Task details:
Please format the data from the line containing "What is the distance that separates" through the line containing "What is the distance that the" as a JSON list of strings, one string per line, leaving out blank lines.

Records supplied:

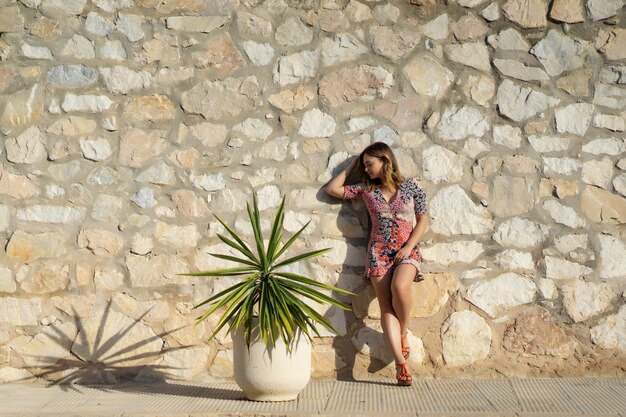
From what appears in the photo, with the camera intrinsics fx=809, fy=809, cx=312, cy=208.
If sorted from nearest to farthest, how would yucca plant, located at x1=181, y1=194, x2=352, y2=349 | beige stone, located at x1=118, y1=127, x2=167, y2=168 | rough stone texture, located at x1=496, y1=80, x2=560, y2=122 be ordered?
* * *
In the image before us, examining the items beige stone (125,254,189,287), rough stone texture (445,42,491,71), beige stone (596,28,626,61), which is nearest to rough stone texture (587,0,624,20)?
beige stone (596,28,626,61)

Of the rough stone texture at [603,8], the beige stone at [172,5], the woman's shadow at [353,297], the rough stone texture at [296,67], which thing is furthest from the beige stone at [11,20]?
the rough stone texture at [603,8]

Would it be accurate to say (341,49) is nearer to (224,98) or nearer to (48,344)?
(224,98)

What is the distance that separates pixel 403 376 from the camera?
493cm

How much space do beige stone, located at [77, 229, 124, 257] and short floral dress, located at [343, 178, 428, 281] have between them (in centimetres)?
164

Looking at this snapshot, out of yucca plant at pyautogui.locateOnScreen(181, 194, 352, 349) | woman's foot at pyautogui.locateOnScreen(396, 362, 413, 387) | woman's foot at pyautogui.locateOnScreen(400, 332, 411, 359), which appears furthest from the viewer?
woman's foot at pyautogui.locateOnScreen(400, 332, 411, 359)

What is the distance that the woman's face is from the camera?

Complete output:
[
  "What is the distance that separates pixel 403 376 from the camera?",
  "493cm",
  "How much space do beige stone, located at [77, 229, 124, 257] and short floral dress, located at [343, 178, 428, 281] have between them (in centimetres)?",
  "164",
  "Looking at this snapshot, out of yucca plant at pyautogui.locateOnScreen(181, 194, 352, 349) | woman's foot at pyautogui.locateOnScreen(396, 362, 413, 387) | woman's foot at pyautogui.locateOnScreen(400, 332, 411, 359), which appears furthest from the viewer?",
  "woman's foot at pyautogui.locateOnScreen(400, 332, 411, 359)",
  "What is the distance that the woman's face is from the camera?"
]